Alan Sepinwall wrote, "Well, damn. When a show has a pilot as terrific as FNL, the show usually takes a small step back in the next few weeks as the creators try to figure out how to sustain that quality without just repeating themselves. But I found this episode even more gripping and well-done than the pilot."

Brett Love of TV Squad wrote, "Overall, this was a pretty slow episode in terms of the overall story. Almost a calm before the storm. I think it was necessary to give the weight to the Street injury, and it did set everything up for next week. Things should really pick up when the Panthers play game two. I have no idea which way they are going to go with it.
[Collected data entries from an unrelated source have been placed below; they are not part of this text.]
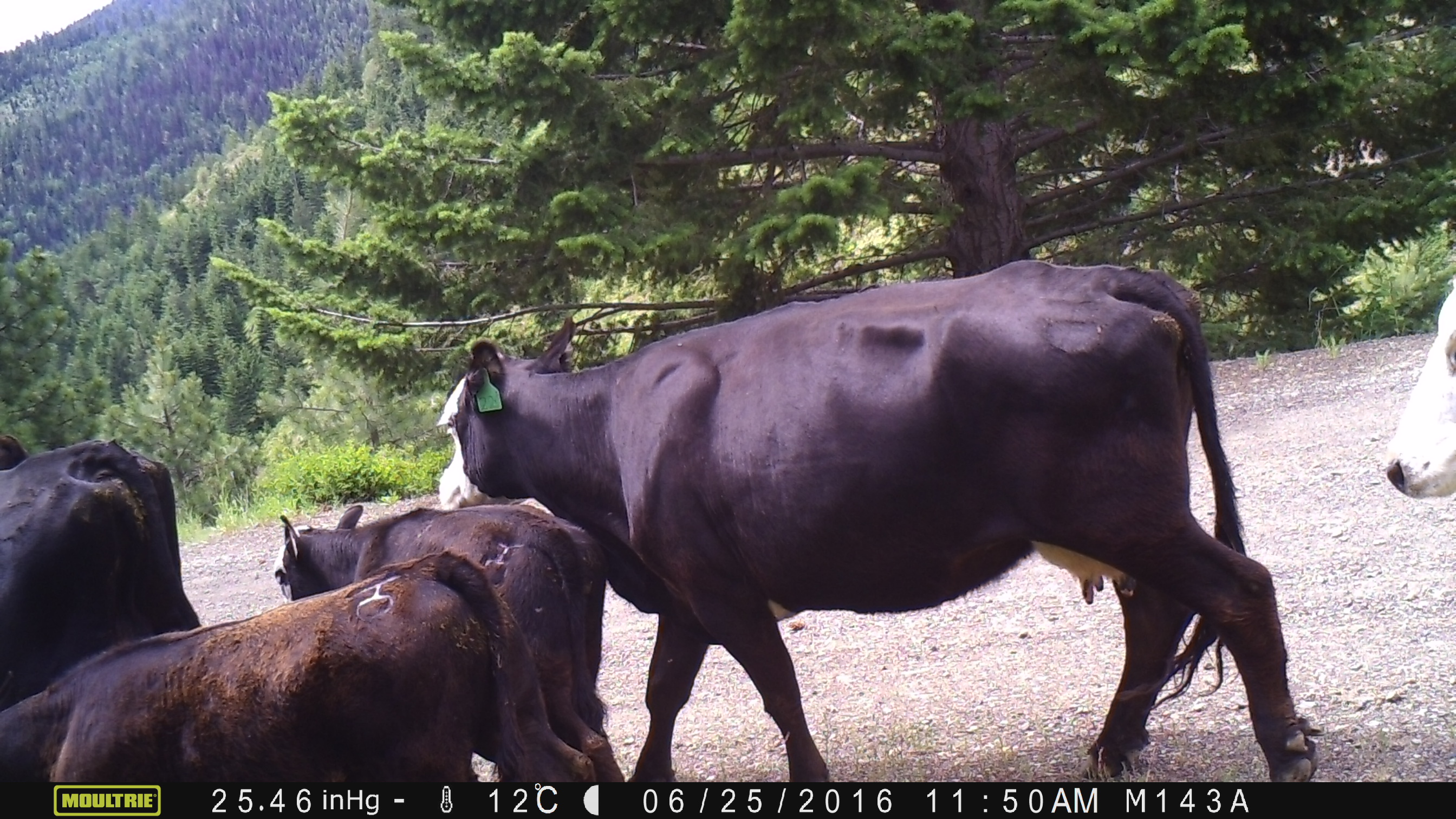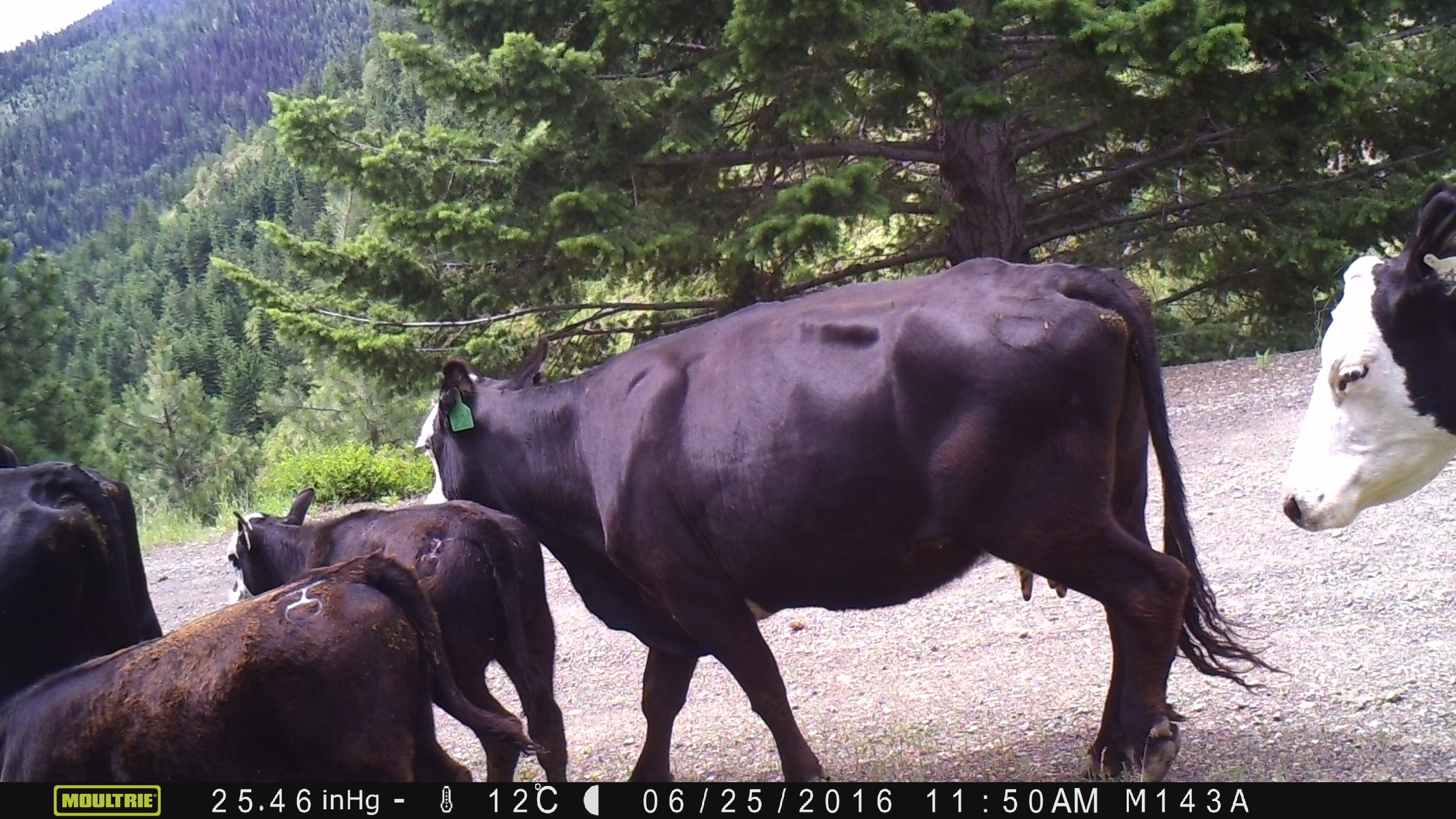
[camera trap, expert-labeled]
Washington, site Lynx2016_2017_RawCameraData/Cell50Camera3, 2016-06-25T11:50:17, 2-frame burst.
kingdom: Animalia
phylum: Chordata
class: Mammalia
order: Artiodactyla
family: Bovidae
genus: Bos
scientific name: Bos taurus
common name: domestic cattle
Domestic cattle (Bos taurus). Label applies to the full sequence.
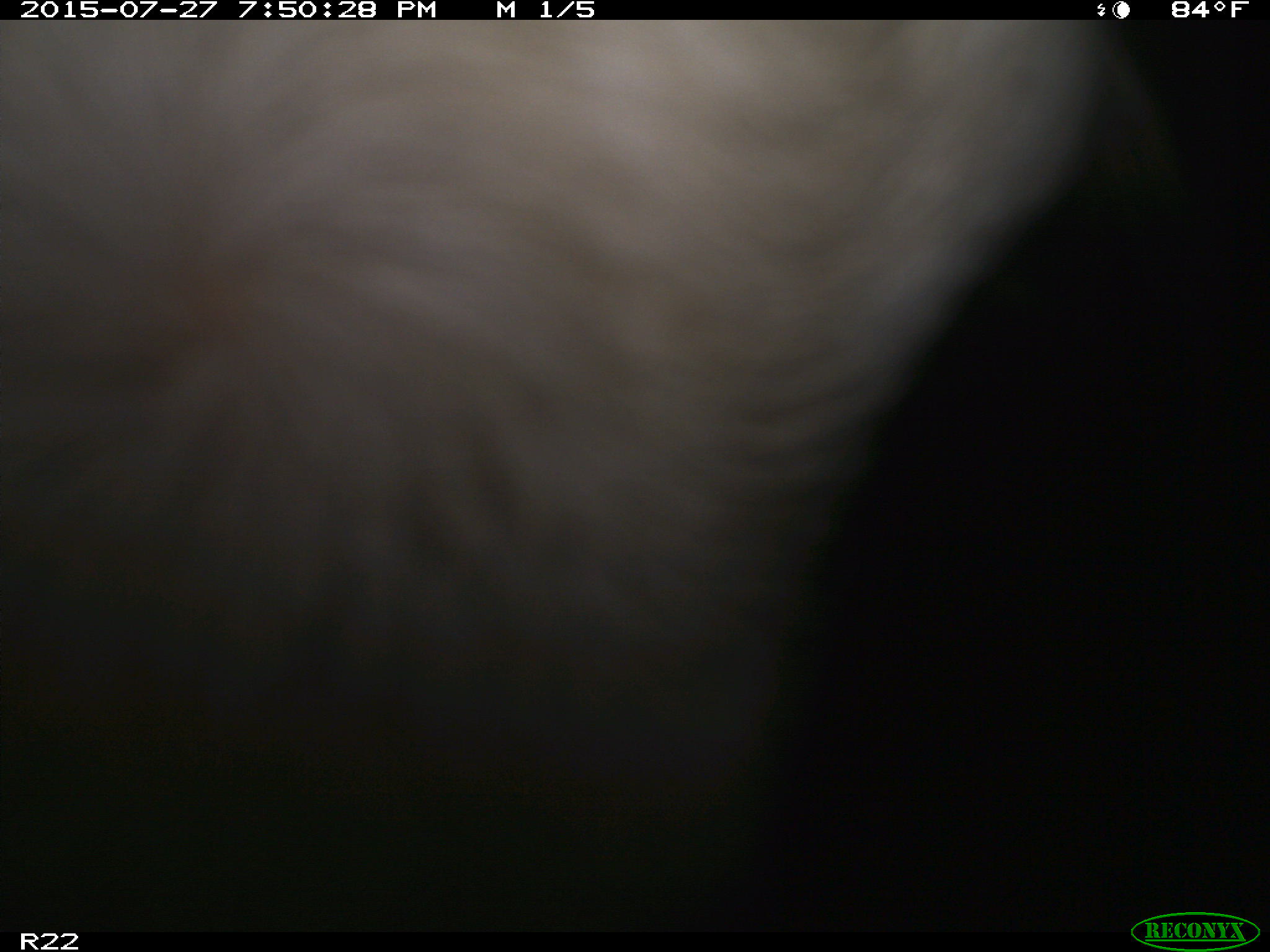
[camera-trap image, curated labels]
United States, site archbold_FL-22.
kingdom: Animalia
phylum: Chordata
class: Mammalia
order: Artiodactyla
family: Bovidae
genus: Bos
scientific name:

A loss will ratchet up the tension on both Eric and Matt, but I could see them going with a win where Matt is mostly relegated to giving Smash the ball." Television Without Pity gave the episode an "A–" grade.

In a more negative review, Colin Moriarty of IGN gave the episode a "mediocre" 5.0 out of 10 and wrote, "it quickly became clear this week when Friday Night Lights aired its second episode, entitled 'Eyes Wide Open,' that Friday Night Lights probably doesn't have a hell of a lot of time left to prove itself. There are problems. In fact, with this series very much still in its infancy, there's a plethora of them."

Kyle Chandler submitted this episode for consideration for Outstanding Lead Actor in a Drama Series at the 59th Primetime Emmy Awards.